══ Okunacak bölüm ══

Nurten Karakaş
Alice Salomon Yüksekokulu
Alman okullarında göç kökenli öğrenci oranının Frankfurt, Berlin, Bremen gibi bazı büyük şehirlerde ortalama yüzde 40-50 dolaylarında olduğu uzun zamandır bilinen bir gerçek. Buna karşın göç kökenli öğretmenlerin oranı ve çalışma koşulları hakkında fazla bilgi sahibi değiliz. Bazı istatistiklere göre Almanya çapında öğretmenlerin yüzde 6’sının yabancı kökenli olduğu tahmin edilmektedir. Fakat bu rakam farklı kaynaklara göre yüzde 1,7 (KRV Eğitim Bakanlığı 2007) ila yüzde 6 (Federal İstatistik Dairesi Microzensus 2009) arasında değişmektedir, yani güvenilir istatistikler henüz yok.
Kuzey Amerika, Kanada veya İngiltere gibi klasik göç ülkelerinde „minority teacher“ olarak adlandırılan göç kökenli öğretmenler üzerine araştırmalar uzun bir geçmişe dayanmasına karşın, Almanya’da bu konuda yeterince araştırma ve dolayısıyla yeterince güvenilir nicel ve nitel kaynak yoktur. Örneğin göç kökenli öğretmenler yoğunlukla hangi eyaletlerde veya illerde çalışmaktadır? Hangi okul türlerinde hangi dersleri vermektedirler? Çalışma koşulları ve öğretmenlik anlayışları nedir? Okul süreçlerinde veya iş ortamında ayrımcılık yaşamışlar mıdır? Yabancı çocukların okul başarılarında yabancı kökenli öğretmenlerin ne gibi etkisi vardır? Öğretmenlik mesleğini seçmelerinin sebepleri nelerdir? Bu ve benzeri soruların cevabı arandığında, Almanya çapındaki araştırmaların yetersizliği açıkça ortaya çıkmaktadır.

═══
══ Kayıtlı veriler ══

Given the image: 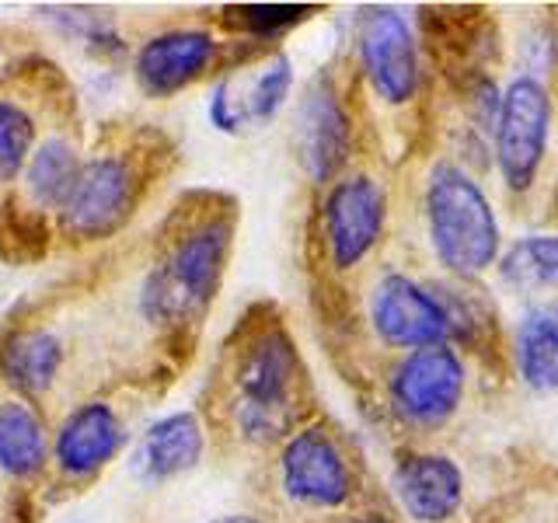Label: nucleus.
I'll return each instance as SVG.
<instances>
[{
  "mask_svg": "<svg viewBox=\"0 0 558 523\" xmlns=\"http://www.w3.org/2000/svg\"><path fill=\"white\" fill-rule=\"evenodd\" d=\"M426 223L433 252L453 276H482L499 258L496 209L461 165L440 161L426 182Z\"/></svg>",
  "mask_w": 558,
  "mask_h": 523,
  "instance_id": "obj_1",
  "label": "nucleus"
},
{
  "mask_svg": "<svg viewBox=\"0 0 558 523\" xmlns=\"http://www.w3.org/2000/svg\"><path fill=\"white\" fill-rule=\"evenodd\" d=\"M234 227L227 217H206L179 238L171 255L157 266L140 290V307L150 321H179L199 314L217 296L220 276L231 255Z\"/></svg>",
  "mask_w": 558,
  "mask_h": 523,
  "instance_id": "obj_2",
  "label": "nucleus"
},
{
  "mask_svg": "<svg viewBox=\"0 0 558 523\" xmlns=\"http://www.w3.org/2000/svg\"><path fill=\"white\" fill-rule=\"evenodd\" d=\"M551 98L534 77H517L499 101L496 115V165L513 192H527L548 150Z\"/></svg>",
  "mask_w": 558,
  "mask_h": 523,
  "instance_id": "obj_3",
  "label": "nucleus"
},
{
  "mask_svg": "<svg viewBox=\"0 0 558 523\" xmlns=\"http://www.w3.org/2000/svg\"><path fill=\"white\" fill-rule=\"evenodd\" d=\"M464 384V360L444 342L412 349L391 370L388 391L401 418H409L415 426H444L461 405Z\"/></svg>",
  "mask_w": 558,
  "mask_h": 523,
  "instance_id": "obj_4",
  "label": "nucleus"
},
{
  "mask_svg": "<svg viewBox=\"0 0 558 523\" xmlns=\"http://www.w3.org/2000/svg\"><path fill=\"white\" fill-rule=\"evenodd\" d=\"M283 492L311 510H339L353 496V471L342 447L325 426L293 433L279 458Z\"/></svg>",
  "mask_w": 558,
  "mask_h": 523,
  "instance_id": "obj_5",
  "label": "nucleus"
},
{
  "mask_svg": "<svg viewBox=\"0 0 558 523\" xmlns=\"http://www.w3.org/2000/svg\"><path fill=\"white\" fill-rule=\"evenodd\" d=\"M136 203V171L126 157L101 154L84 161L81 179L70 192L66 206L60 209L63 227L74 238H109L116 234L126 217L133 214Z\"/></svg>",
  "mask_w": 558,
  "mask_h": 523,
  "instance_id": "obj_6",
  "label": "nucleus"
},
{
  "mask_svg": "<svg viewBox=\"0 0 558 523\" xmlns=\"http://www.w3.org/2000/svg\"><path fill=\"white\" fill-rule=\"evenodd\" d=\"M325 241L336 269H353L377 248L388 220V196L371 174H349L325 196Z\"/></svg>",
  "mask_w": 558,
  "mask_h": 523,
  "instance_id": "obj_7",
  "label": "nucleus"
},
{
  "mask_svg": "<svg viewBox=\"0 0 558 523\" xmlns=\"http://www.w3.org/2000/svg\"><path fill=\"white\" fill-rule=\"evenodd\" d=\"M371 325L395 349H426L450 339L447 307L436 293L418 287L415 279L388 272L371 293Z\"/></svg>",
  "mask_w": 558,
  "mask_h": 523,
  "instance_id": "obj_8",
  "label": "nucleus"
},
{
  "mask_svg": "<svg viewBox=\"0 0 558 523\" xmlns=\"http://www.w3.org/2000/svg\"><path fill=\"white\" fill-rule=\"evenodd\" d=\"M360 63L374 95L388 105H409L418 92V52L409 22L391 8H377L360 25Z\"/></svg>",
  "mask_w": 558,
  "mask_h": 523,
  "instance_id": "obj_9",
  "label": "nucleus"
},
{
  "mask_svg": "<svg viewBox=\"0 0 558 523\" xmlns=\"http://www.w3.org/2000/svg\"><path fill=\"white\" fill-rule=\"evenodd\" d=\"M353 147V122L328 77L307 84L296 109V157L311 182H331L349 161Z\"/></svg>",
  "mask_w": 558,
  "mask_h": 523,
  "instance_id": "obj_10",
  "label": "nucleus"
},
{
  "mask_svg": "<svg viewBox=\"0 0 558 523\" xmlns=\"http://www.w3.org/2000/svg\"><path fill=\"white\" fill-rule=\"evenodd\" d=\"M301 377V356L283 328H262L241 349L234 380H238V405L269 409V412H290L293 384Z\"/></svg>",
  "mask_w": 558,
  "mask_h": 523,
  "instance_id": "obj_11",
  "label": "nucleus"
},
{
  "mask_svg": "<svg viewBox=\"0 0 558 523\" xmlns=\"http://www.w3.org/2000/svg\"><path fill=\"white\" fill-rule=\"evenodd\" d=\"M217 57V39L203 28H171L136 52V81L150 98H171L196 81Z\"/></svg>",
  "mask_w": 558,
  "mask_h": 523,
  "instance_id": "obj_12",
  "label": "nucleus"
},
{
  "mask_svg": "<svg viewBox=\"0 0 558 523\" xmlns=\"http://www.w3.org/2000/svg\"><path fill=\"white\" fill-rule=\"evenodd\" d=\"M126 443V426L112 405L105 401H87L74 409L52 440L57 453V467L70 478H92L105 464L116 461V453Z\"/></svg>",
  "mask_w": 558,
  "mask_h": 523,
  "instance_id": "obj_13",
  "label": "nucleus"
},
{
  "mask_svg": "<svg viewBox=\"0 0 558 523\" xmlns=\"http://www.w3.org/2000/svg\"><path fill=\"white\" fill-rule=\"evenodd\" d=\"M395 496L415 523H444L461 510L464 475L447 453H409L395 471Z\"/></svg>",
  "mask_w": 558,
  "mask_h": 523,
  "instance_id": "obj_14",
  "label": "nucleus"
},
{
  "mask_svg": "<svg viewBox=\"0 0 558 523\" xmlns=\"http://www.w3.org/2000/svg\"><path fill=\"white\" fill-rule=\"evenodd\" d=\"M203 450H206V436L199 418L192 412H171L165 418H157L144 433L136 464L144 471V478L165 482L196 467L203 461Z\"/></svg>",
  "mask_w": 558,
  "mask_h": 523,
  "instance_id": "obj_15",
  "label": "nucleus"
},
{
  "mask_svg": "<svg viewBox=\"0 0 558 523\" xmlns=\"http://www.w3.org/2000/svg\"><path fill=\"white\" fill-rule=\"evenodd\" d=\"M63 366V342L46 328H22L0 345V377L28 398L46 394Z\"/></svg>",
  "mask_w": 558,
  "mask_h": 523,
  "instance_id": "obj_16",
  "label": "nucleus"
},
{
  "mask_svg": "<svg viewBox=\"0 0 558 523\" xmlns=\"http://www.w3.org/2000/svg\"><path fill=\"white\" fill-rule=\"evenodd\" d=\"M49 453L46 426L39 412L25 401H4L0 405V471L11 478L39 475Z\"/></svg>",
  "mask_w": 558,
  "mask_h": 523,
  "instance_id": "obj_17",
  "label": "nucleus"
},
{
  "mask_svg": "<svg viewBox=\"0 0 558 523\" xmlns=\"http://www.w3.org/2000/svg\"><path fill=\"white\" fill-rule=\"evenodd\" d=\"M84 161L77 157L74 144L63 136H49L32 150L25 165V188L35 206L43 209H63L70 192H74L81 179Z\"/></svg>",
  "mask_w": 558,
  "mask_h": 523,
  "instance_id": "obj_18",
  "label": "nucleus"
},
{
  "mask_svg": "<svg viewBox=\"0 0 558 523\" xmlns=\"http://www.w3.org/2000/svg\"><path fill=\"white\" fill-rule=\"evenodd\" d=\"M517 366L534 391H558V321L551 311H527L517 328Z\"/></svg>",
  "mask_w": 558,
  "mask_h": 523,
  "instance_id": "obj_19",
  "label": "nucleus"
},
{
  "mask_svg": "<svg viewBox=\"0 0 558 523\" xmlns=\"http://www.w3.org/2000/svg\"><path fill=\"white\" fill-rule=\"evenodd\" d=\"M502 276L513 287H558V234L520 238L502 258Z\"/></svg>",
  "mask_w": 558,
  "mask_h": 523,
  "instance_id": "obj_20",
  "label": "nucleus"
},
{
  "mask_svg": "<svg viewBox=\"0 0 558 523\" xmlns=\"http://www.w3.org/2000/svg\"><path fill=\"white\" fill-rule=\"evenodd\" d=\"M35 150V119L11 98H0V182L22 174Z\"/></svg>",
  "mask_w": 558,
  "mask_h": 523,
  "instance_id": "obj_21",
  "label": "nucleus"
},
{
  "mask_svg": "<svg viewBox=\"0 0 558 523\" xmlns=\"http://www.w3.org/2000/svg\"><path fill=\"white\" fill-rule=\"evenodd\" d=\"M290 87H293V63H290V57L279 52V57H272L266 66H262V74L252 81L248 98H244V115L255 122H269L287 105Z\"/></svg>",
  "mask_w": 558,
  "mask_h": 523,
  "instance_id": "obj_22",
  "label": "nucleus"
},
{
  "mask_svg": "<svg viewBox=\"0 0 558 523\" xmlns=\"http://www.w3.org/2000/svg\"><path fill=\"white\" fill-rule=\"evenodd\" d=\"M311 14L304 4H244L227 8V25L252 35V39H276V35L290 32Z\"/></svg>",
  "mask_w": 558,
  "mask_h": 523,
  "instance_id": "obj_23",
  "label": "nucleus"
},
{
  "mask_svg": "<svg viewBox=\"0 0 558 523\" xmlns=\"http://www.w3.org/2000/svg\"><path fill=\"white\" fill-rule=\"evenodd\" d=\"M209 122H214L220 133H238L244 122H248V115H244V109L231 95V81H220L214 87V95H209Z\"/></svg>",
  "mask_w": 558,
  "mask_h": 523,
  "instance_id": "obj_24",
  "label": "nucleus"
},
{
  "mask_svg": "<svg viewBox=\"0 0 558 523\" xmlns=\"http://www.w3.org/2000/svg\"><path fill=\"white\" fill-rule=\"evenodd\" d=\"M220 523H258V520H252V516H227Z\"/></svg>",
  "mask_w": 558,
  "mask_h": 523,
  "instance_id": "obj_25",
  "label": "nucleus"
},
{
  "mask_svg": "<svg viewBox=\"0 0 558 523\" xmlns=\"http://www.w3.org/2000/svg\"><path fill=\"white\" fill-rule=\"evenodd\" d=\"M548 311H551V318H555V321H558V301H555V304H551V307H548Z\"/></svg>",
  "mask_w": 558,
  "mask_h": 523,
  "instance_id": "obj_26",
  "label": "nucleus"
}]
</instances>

═══
══ Kayıtlı veriler ══

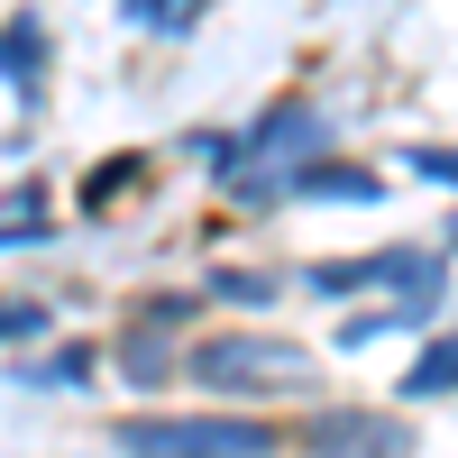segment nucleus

═══

■ **Alıştırma görevleri**
a – Göç kökenli öğretmenler üzerine olan metinde "Kuzey Amerika, Kanada" ifadesinden başlayıp "açıkça ortaya çıkmaktadır." ifadesine kadar (bu ifade dahil) uzanan kısmı, "klasik göç ülkelerinde" ifadesini "geleneksel göç ülkelerinde" ile değiştirerek yeniden yazar mısın?
b – Almanya'daki göç kökenli öğretmenler üzerine olan metni kaldığı yerden sürdürebilir misin?
Veriler bu alıştırmada hiçbir rol oynamaz.

■ **Alıştırma cevapları**
a –
Kuzey Amerika, Kanada veya İngiltere gibi geleneksel göç ülkelerinde „minority teacher“ olarak adlandırılan göç kökenli öğretmenler üzerine araştırmalar uzun bir geçmişe dayanmasına karşın, Almanya’da bu konuda yeterince araştırma ve dolayısıyla yeterince güvenilir nicel ve nitel kaynak yoktur. Örneğin göç kökenli öğretmenler yoğunlukla hangi eyaletlerde veya illerde çalışmaktadır? Hangi okul türlerinde hangi dersleri vermektedirler? Çalışma koşulları ve öğretmenlik anlayışları nedir? Okul süreçlerinde veya iş ortamında ayrımcılık yaşamışlar mıdır? Yabancı çocukların okul başarılarında yabancı kökenli öğretmenlerin ne gibi etkisi vardır? Öğretmenlik mesleğini seçmelerinin sebepleri nelerdir? Bu ve benzeri soruların cevabı arandığında, Almanya çapındaki araştırmaların yetersizliği açıkça ortaya çıkmaktadır.

b –
Araştırmalardaki bu açığı gidermek amacıyla göç kökenli öğretmenler hakkında Almanya çapında ilk ampirik araştırma 2010 yılında Berlin Hür Üniversitesi bünyesinde gerçekleştirilmiştir. Tüm Almanya’yı kapsayan araştırma 60 öğretmen ile söyleşi (Interview) ve 200 öğretmenin online ankete (Online- Fragebogen) katılımı sonucunda önemli sonuçlara ulaşmıştır. Araştırmanın odağını yabancı kökenli öğretmenlerin biyografileri, profesyonel anlayışları ve çalıştıkları okulda öğrenciler, veliler ve (göçmen olmayan) meslektaşları ile ilişkileri oluşturmuştur.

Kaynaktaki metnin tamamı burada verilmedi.